Create Plain Language Glossaries from texts, URLs, and files using LLMs.
Contents
- Automated glossary creation: Generate glossaries that simplify complex terms and concepts to Plain Language in German.
- Multiple input sources: Process text from direct text input, URLs, or .txt file uploads.
To install the project and its dependencies:
git clone https://github.com/machinelearningZH/simply-simplify-language-glossarizer.git
cd simply-simplify-language-glossarizer
pip3 install uv
uv venv
source .venv/bin/activate
uv sync
The app uses the OpenAI LLM API. Create an API key and save it to an .env
file. At the moment, the app assumes that your key is saved to .env_example
.
Start the Streamlit app:
cd _streamlit_glossarizer
streamlit run home.py
The app will be available at http://localhost:8501/
.
Warning
Be cautious with sensitive data as mentioned in the app warning. Use only for public, non-sensitive information as processing occurs on third-party servers.
Note
Currently, only .txt files are supported by the file upload feature.

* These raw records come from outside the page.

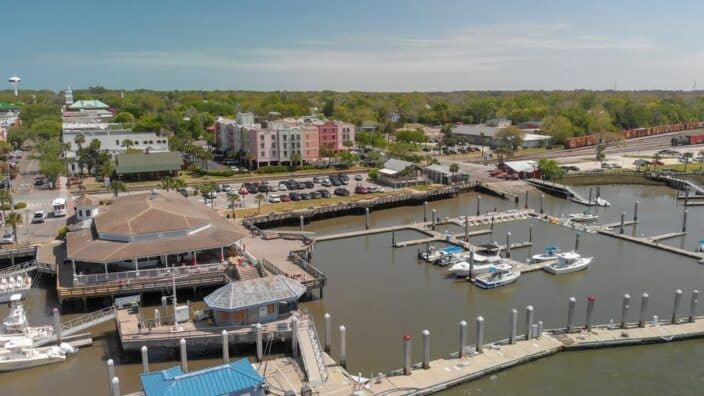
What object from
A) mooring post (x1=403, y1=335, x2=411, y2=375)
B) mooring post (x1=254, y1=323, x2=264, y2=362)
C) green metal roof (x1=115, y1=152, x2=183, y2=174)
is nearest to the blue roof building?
mooring post (x1=254, y1=323, x2=264, y2=362)

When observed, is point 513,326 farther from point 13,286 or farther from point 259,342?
point 13,286

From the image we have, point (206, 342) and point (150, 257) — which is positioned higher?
point (150, 257)

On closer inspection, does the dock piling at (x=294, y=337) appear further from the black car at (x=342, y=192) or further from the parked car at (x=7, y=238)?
the black car at (x=342, y=192)

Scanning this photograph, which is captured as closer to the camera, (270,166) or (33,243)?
(33,243)

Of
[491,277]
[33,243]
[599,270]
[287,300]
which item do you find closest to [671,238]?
[599,270]

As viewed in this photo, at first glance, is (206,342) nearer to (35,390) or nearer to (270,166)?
(35,390)

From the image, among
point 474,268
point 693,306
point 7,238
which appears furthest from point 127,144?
point 693,306

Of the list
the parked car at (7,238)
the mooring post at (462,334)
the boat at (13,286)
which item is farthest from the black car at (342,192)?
the mooring post at (462,334)
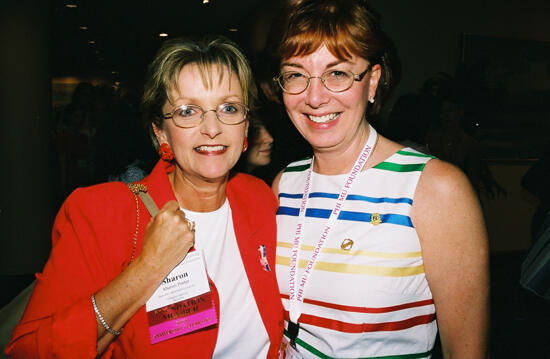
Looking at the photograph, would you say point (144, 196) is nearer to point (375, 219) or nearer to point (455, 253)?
point (375, 219)

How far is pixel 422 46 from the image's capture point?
5711 mm

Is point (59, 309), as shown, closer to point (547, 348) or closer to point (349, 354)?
point (349, 354)

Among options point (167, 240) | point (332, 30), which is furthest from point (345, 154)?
point (167, 240)

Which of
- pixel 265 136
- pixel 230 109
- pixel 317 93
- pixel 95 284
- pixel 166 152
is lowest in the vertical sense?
pixel 95 284

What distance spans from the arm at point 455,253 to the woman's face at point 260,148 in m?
1.69

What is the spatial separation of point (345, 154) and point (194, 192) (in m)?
0.70

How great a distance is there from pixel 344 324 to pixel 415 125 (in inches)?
103

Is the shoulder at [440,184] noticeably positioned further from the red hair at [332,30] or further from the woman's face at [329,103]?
the red hair at [332,30]

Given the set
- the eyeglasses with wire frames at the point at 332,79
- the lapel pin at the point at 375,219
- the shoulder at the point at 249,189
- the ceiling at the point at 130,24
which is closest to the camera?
the lapel pin at the point at 375,219

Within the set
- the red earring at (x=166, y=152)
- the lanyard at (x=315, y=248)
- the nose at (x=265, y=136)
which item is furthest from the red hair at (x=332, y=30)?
the nose at (x=265, y=136)

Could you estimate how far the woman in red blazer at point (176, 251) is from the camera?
4.17 ft

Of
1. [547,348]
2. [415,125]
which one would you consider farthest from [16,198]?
[547,348]

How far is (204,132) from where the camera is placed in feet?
5.15

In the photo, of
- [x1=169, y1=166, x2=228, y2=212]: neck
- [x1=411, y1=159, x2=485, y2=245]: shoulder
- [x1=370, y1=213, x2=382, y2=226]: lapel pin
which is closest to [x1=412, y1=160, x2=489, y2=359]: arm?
[x1=411, y1=159, x2=485, y2=245]: shoulder
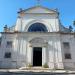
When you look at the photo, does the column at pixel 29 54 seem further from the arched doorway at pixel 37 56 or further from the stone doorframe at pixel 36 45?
the arched doorway at pixel 37 56

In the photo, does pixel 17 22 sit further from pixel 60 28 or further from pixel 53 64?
pixel 53 64

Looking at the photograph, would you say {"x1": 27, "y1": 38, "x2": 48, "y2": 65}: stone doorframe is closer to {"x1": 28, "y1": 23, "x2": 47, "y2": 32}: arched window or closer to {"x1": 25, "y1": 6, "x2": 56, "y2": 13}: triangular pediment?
{"x1": 28, "y1": 23, "x2": 47, "y2": 32}: arched window

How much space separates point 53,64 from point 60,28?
6121mm

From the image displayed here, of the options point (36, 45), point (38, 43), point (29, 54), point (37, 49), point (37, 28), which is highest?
point (37, 28)

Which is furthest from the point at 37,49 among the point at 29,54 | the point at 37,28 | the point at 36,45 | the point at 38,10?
the point at 38,10

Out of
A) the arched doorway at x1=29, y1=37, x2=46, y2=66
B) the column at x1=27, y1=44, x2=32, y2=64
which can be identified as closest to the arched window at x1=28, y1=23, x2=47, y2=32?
the arched doorway at x1=29, y1=37, x2=46, y2=66

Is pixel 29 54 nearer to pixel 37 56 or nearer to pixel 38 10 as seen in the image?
pixel 37 56

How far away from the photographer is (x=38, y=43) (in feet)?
74.0

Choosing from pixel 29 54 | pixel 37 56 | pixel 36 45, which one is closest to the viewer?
pixel 29 54

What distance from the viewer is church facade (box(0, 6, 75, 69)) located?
21.8 m

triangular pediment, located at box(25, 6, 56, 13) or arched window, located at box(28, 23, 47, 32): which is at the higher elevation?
triangular pediment, located at box(25, 6, 56, 13)

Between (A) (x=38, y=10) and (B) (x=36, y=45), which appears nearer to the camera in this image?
(B) (x=36, y=45)

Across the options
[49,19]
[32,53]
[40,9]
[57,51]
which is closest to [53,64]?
[57,51]

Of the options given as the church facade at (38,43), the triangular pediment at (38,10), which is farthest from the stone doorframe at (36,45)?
the triangular pediment at (38,10)
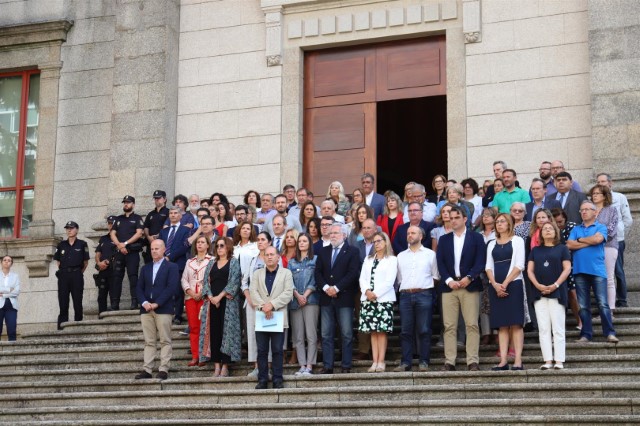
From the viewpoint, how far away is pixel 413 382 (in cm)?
1229

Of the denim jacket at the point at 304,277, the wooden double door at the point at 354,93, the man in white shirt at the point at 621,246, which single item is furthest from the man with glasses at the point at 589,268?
the wooden double door at the point at 354,93

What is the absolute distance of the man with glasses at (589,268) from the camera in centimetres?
1253

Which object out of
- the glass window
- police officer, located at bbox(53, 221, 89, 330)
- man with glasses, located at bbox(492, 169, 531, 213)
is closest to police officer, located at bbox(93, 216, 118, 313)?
police officer, located at bbox(53, 221, 89, 330)

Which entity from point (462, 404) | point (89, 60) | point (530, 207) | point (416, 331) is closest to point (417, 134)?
point (89, 60)

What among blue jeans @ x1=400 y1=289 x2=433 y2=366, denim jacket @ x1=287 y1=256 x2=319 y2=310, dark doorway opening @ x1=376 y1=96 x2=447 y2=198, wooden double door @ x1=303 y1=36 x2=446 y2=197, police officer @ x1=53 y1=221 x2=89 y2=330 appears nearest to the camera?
blue jeans @ x1=400 y1=289 x2=433 y2=366

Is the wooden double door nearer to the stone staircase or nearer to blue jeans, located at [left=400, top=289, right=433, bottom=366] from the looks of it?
the stone staircase

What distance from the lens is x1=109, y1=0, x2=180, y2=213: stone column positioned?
19.0 meters

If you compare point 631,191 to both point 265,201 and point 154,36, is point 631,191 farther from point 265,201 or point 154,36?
point 154,36

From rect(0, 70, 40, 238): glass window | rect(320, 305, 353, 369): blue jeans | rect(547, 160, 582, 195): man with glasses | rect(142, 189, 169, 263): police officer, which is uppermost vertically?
rect(0, 70, 40, 238): glass window

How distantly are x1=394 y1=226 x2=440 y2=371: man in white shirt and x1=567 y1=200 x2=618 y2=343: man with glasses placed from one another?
1.67 metres

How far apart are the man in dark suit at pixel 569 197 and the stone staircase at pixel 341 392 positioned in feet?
4.66

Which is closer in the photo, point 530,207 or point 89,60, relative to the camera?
point 530,207

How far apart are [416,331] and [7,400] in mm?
5399

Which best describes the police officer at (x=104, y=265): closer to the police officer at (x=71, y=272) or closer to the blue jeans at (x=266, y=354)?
the police officer at (x=71, y=272)
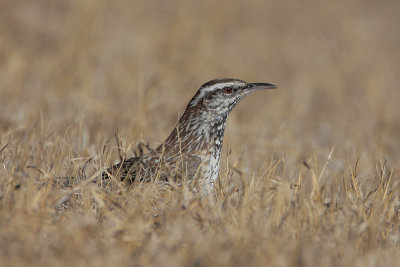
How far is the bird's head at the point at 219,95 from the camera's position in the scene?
5992 millimetres

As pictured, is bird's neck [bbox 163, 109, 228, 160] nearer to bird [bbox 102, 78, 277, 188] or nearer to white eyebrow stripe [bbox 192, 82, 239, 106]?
bird [bbox 102, 78, 277, 188]

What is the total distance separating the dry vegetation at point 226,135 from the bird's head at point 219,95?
54 centimetres

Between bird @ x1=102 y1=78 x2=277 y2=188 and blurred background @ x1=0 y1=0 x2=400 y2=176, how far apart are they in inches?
29.0

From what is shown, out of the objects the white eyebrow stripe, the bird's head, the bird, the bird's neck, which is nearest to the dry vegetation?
the bird

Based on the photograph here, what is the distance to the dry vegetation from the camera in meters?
3.88

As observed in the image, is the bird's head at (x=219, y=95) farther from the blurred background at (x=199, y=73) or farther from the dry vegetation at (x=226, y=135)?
the blurred background at (x=199, y=73)

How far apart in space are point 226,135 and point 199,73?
124 inches

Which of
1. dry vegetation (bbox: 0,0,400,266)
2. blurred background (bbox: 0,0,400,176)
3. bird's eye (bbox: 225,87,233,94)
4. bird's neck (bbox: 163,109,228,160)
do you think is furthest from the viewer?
blurred background (bbox: 0,0,400,176)

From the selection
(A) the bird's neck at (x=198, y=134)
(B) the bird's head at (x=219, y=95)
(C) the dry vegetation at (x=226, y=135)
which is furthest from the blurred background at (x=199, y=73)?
(A) the bird's neck at (x=198, y=134)

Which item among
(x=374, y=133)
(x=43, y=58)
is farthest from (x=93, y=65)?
(x=374, y=133)

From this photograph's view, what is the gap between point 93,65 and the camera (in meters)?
10.9

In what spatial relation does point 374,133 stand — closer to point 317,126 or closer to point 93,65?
point 317,126

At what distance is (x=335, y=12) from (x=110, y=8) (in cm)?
635

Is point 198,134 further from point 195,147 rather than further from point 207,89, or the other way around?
point 207,89
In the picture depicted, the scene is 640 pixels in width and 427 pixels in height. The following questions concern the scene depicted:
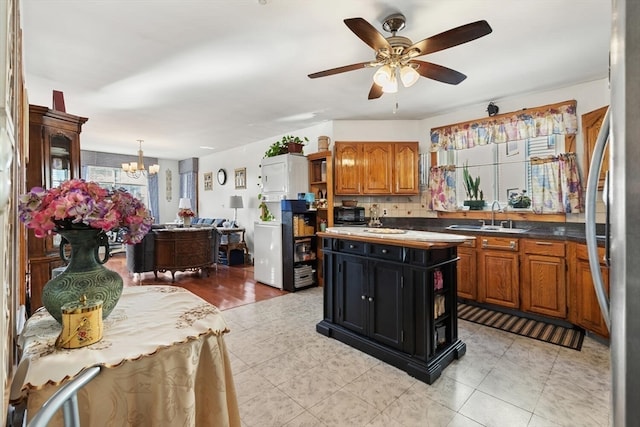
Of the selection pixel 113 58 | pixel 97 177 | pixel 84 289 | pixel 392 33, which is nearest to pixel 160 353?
pixel 84 289

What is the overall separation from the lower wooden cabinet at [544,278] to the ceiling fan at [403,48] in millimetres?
1973

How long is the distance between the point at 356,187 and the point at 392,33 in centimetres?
240

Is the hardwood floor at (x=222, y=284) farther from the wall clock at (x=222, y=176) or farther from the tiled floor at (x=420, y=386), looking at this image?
the wall clock at (x=222, y=176)

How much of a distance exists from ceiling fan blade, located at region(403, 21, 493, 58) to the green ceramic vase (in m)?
2.05

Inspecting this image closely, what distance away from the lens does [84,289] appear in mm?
1048

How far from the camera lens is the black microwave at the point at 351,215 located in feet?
14.6

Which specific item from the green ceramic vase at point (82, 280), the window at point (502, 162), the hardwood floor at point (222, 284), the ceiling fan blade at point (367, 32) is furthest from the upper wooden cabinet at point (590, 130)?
the green ceramic vase at point (82, 280)

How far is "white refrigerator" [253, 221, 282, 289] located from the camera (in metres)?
4.51

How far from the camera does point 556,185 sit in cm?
342

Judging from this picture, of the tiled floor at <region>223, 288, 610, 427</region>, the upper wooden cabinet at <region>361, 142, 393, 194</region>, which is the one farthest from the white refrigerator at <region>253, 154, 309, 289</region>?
the tiled floor at <region>223, 288, 610, 427</region>

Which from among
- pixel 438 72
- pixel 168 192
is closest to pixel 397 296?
pixel 438 72

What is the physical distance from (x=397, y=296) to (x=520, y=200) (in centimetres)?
244

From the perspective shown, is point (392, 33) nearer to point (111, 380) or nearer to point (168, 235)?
point (111, 380)

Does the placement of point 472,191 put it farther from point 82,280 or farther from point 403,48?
point 82,280
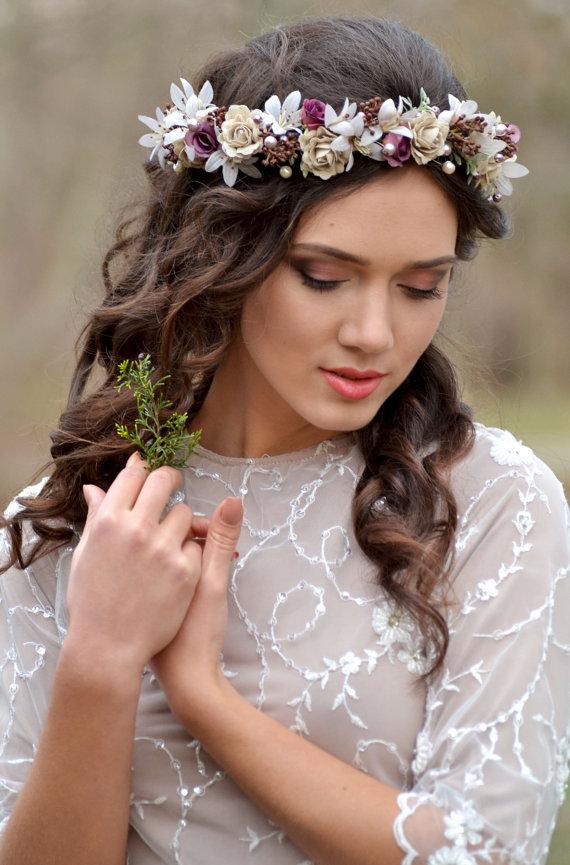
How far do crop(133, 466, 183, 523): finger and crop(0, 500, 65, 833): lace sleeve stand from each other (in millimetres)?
491

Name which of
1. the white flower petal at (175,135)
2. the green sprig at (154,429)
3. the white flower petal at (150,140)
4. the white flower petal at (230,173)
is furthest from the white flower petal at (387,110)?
the green sprig at (154,429)

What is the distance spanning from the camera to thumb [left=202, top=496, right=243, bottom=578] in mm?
2375

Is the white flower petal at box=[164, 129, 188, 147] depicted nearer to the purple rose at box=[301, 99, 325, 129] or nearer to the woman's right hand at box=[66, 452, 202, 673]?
the purple rose at box=[301, 99, 325, 129]

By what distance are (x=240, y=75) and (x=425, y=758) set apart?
61.9 inches

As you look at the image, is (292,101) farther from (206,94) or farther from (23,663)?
(23,663)

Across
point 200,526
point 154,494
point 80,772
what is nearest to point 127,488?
point 154,494

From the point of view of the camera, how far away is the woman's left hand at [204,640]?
229cm

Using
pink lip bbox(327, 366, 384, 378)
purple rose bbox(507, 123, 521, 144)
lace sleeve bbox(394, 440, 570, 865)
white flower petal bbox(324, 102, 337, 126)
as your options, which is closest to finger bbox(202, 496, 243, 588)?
pink lip bbox(327, 366, 384, 378)

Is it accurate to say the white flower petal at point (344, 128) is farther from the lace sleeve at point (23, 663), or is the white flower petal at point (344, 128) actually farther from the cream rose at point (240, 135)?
the lace sleeve at point (23, 663)

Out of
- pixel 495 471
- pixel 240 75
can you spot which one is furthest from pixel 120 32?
pixel 495 471

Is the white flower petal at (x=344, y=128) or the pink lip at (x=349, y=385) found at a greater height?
the white flower petal at (x=344, y=128)

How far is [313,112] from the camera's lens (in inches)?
97.4

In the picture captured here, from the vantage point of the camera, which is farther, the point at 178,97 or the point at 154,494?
the point at 178,97

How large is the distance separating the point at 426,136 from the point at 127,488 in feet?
3.22
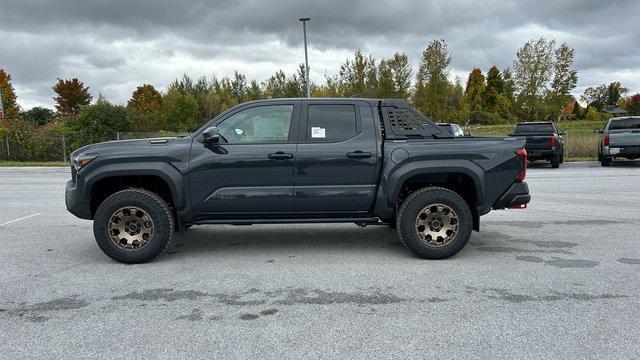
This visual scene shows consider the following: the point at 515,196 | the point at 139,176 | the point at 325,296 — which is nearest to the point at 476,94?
the point at 515,196

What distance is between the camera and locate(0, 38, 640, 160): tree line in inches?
1081

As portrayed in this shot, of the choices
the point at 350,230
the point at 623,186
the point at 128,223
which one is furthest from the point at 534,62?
the point at 128,223

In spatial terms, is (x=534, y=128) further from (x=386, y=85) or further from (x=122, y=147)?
(x=122, y=147)

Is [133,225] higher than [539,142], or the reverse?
[539,142]

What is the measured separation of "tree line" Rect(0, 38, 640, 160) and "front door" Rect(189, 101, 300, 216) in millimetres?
10653

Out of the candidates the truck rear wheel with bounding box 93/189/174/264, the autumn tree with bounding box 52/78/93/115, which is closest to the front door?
the truck rear wheel with bounding box 93/189/174/264

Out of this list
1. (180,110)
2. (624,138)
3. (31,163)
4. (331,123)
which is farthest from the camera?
(180,110)

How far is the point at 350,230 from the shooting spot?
23.1ft

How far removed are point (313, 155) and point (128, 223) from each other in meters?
2.16

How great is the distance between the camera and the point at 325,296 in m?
4.27

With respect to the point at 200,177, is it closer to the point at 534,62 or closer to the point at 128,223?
the point at 128,223

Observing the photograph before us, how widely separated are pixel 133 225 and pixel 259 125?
1765 mm

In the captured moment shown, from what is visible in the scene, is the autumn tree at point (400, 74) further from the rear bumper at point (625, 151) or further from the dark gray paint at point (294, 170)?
the dark gray paint at point (294, 170)

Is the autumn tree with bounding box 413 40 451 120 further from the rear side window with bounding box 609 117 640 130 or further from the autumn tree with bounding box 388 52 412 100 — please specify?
the rear side window with bounding box 609 117 640 130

Government agencies and other organisations in Switzerland are increasingly recognising the need to make complex documents and specialized terminology more accessible to the general public. This tool helps address that need by generating glossaries that explain difficult terms in Plain Language.
- Users can create simplified language glossaries from various sources.
- The tool uses large language models (LLMs) to identify complex terms and generate clear, accessible explanations.
- It produces a draft glossary that should always be reviewed and refined by users before publication.
- For each term, the app provides two types of explanations:
- One with context, based on the surrounding source text.
- One without context, based solely on the LLM’s general knowledge. Contextual explanations are typically more accurate and relevant, but general explanations may still be useful in some cases.
- This tool contributes to the broader goal of making government communication more understandable and inclusive for all citizens.
- Simone Luchetta — Staatskanzlei Zürich: Team Informationszugang & Dialog
- Chantal Amrhein, Patrick Arnecke — Statistisches Amt Zürich: Team Data
We welcome feedback and contributions. Email us or open an issue or pull request.
We use Ruff for linting and code formatting.
Install pre-commit hooks for automatic checks before opening a pull request:
pre-commit install
This project is licensed under the MIT License. See LICENSE for details.
This software (the Software) has been developed according to and with the intent to be used under Swiss law. Please be aware that the EU Artificial Intelligence Act (EU AI Act) may, under certain circumstances, be applicable to your use of the Software. You are solely responsible for ensuring that your use of the Software complies with all applicable local, national and international laws and regulations. By using this Software, you acknowledge and agree (a) that it is your responsibility to assess which laws and regulations, in particular regarding the use of AI technologies, are applicable to your intended use and to comply therewith, and (b) that you will hold us harmless from any action, claims, liability or loss in respect of your use of the Software.